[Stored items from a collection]
────────────────────────────────────────

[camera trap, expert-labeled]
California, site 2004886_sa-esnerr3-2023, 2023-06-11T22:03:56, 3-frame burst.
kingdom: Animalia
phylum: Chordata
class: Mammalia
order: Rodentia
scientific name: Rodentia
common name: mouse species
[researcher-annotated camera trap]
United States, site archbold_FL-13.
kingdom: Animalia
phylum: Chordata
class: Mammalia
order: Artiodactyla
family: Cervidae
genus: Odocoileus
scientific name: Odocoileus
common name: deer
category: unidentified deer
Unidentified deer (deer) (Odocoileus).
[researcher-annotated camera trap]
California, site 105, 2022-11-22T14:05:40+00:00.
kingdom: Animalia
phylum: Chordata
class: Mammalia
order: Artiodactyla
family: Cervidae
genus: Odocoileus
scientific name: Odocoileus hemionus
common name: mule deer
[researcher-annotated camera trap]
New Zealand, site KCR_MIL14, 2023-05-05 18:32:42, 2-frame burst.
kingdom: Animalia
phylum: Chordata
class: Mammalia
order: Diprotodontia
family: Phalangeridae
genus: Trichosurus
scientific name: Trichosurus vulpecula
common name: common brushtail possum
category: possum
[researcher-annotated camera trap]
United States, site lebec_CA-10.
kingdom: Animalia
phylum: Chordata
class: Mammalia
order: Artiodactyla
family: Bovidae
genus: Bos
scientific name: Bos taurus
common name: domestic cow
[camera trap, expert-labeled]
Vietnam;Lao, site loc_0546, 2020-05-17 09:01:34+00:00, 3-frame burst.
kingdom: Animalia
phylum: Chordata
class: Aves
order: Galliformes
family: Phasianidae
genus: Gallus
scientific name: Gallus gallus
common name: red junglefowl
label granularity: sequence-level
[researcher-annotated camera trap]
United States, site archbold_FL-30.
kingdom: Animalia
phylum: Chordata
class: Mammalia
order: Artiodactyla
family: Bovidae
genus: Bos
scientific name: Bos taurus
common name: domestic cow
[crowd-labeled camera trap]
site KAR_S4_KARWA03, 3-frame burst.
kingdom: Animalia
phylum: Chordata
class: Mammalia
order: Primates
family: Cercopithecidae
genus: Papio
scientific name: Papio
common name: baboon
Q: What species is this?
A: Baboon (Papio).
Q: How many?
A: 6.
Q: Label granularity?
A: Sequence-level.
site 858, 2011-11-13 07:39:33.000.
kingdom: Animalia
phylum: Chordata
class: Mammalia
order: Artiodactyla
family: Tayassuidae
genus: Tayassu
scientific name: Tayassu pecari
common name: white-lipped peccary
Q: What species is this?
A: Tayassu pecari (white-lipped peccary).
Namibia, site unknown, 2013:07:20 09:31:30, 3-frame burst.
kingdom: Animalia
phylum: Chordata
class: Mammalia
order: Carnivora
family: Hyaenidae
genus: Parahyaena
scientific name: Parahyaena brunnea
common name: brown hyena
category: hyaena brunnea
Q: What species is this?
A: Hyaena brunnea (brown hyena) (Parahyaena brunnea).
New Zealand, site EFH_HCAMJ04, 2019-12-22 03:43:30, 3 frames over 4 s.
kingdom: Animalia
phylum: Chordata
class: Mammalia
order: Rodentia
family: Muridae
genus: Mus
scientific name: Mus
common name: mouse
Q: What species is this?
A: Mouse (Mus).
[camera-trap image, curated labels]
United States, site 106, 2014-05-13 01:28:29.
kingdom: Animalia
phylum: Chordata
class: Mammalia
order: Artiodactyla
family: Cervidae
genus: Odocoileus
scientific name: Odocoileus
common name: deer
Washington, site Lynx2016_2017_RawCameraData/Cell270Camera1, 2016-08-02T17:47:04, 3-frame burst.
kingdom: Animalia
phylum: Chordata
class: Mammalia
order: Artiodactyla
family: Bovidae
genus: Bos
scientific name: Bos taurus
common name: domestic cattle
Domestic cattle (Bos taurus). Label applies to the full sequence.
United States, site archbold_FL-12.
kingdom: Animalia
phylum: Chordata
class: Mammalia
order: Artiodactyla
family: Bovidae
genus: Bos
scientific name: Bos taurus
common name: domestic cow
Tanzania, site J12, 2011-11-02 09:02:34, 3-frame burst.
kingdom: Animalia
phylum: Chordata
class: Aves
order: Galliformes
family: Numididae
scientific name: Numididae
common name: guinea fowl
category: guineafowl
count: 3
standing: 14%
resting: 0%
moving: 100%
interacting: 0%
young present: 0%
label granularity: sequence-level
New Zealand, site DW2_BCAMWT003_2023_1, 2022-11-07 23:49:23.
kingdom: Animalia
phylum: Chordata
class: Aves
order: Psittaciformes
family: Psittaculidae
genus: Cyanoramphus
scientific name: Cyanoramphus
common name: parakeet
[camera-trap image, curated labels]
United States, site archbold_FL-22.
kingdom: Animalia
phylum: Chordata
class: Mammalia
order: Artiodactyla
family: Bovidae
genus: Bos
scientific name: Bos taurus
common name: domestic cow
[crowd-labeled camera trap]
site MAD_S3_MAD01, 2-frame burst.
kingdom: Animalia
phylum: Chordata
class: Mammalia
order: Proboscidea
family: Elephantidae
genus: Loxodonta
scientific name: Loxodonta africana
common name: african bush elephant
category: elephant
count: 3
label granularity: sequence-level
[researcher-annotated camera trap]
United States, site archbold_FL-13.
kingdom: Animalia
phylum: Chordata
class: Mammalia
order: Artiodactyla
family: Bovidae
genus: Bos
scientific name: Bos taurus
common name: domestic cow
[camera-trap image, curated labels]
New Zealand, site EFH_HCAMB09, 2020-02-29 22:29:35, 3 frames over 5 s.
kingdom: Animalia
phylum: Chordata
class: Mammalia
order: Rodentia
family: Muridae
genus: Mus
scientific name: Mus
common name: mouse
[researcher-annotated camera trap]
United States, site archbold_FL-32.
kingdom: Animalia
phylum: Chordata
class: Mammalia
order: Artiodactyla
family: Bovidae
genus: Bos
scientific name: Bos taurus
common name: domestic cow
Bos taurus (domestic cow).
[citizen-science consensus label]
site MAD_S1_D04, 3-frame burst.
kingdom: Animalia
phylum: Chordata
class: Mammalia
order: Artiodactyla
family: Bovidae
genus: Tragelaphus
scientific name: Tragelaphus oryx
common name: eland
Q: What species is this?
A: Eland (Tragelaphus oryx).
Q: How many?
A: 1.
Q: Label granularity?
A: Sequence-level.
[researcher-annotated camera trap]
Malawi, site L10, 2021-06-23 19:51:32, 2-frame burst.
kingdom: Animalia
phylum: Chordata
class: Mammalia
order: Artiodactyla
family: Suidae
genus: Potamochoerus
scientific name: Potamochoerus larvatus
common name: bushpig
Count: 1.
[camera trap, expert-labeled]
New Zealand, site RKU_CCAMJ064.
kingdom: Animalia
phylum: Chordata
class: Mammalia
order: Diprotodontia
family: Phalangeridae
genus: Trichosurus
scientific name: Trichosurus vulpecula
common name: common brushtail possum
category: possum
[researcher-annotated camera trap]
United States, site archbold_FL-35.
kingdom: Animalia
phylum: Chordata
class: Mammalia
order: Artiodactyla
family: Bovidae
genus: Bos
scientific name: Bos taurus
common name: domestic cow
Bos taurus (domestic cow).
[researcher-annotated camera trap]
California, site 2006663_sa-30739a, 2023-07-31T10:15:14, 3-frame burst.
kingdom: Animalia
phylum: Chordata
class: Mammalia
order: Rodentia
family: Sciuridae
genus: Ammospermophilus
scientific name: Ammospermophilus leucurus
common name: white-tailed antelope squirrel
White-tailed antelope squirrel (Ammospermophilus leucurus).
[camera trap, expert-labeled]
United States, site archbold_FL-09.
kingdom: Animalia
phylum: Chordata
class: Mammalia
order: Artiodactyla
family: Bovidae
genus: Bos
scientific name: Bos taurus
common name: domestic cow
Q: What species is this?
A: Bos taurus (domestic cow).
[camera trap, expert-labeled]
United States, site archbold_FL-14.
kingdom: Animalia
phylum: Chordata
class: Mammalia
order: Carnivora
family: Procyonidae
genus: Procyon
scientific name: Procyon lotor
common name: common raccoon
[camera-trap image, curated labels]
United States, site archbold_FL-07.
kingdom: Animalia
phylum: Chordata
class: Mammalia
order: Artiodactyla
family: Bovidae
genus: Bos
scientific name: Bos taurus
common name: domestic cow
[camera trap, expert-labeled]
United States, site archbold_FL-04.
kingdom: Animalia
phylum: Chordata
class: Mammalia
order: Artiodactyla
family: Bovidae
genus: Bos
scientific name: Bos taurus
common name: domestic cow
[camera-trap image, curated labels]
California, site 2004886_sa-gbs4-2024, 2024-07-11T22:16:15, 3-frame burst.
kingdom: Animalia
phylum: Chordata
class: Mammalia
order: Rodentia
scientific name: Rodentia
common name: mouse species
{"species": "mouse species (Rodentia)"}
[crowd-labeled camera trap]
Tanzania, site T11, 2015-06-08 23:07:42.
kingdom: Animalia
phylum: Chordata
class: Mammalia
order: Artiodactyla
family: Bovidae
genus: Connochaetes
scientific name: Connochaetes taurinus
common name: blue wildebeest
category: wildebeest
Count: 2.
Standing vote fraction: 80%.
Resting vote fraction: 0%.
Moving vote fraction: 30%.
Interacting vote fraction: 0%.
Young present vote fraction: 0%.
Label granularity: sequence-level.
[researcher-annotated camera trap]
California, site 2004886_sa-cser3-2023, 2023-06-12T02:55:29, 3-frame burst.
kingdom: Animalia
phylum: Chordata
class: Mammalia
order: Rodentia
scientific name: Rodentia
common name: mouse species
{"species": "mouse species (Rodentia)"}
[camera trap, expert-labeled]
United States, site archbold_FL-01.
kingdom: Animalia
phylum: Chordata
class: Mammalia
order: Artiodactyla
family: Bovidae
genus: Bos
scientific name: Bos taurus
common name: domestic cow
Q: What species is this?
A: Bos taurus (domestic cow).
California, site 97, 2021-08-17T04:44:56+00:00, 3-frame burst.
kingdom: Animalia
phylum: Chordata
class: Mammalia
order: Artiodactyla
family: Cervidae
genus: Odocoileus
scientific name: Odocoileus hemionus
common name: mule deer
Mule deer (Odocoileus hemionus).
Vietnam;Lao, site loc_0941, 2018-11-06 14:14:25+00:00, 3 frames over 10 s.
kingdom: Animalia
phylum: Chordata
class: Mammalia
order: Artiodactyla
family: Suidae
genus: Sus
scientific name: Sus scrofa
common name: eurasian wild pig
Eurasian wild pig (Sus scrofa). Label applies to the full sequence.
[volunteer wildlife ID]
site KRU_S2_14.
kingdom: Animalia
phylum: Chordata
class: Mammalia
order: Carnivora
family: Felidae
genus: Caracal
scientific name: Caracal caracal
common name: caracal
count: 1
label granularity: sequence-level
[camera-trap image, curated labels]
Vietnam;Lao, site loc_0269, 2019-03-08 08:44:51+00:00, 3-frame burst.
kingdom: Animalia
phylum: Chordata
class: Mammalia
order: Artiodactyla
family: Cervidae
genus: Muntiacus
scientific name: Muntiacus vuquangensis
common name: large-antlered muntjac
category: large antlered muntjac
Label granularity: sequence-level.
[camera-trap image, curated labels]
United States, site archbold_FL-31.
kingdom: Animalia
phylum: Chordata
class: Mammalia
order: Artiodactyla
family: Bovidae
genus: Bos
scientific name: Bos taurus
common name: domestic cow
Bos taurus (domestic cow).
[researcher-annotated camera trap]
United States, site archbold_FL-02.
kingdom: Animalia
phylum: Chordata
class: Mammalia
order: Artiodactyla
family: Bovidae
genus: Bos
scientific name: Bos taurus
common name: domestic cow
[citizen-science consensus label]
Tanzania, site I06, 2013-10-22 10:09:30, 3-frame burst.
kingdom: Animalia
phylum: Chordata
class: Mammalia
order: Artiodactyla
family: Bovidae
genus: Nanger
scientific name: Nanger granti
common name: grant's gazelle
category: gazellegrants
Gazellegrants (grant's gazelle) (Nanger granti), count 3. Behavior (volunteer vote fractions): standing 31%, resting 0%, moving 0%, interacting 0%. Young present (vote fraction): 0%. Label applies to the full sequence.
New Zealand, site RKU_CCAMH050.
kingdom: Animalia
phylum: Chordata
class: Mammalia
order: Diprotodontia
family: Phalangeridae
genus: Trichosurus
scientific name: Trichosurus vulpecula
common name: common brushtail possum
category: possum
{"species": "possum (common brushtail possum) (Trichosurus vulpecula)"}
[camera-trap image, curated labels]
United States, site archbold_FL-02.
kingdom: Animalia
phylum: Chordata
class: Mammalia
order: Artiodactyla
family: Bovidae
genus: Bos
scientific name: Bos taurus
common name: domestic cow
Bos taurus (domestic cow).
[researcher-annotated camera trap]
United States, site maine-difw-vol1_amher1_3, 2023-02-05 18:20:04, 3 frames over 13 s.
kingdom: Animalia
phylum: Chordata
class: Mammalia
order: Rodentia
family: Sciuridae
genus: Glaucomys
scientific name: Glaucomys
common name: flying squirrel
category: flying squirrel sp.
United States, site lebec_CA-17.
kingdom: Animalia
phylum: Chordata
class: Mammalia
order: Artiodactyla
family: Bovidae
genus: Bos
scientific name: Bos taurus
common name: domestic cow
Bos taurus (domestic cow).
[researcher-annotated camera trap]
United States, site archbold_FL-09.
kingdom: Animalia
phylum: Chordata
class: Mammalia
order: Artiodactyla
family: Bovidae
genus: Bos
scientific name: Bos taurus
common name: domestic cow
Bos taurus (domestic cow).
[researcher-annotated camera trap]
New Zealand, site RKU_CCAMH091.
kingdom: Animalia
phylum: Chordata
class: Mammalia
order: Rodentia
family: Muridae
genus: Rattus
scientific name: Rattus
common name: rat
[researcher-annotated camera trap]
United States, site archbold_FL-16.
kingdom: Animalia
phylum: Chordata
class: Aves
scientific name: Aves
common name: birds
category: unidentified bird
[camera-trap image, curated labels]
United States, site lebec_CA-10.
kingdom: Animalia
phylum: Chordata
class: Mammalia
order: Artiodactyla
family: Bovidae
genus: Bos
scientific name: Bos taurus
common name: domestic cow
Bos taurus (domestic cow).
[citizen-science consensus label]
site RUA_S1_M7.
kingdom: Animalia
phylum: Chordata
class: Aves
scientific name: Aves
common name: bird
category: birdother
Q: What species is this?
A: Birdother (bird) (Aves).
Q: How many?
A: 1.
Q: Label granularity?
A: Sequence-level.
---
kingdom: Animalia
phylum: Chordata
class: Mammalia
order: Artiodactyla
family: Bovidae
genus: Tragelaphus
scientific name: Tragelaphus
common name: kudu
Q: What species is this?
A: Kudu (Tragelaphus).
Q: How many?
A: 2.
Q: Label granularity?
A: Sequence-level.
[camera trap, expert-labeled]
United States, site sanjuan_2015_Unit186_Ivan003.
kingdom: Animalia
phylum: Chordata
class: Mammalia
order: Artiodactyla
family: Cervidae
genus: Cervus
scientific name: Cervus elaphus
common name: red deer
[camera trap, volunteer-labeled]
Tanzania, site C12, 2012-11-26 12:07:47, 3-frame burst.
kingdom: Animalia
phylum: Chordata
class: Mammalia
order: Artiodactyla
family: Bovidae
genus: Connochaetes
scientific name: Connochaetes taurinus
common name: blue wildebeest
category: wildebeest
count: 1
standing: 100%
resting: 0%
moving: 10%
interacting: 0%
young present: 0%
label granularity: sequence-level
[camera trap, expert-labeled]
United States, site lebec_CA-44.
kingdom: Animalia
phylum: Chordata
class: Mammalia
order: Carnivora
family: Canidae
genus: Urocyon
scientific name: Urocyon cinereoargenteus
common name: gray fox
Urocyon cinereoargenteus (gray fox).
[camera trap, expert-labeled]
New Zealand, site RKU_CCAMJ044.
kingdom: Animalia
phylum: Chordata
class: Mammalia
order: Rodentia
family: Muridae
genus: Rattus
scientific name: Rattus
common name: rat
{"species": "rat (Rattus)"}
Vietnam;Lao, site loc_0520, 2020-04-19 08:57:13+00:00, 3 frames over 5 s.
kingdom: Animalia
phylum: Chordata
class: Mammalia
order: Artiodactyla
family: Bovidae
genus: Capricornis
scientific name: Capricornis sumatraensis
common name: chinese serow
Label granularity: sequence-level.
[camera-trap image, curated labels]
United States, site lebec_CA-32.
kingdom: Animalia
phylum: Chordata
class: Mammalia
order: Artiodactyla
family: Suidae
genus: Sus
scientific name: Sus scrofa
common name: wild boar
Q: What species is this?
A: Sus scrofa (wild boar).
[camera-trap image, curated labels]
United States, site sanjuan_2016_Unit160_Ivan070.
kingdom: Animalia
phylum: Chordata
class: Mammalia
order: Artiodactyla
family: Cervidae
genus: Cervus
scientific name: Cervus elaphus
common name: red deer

────────────────────────────────────────

- _Exercise aim_:
In the entries above, find each line with "frames" and list it.

- _Answer section_:
New Zealand, site EFH_HCAMJ04, 2019-12-22 03:43:30, 3 frames over 4 s.
New Zealand, site EFH_HCAMB09, 2020-02-29 22:29:35, 3 frames over 5 s.
Vietnam;Lao, site loc_0941, 2018-11-06 14:14:25+00:00, 3 frames over 10 s.
United States, site maine-difw-vol1_amher1_3, 2023-02-05 18:20:04, 3 frames over 13 s.
Vietnam;Lao, site loc_0520, 2020-04-19 08:57:13+00:00, 3 frames over 5 s.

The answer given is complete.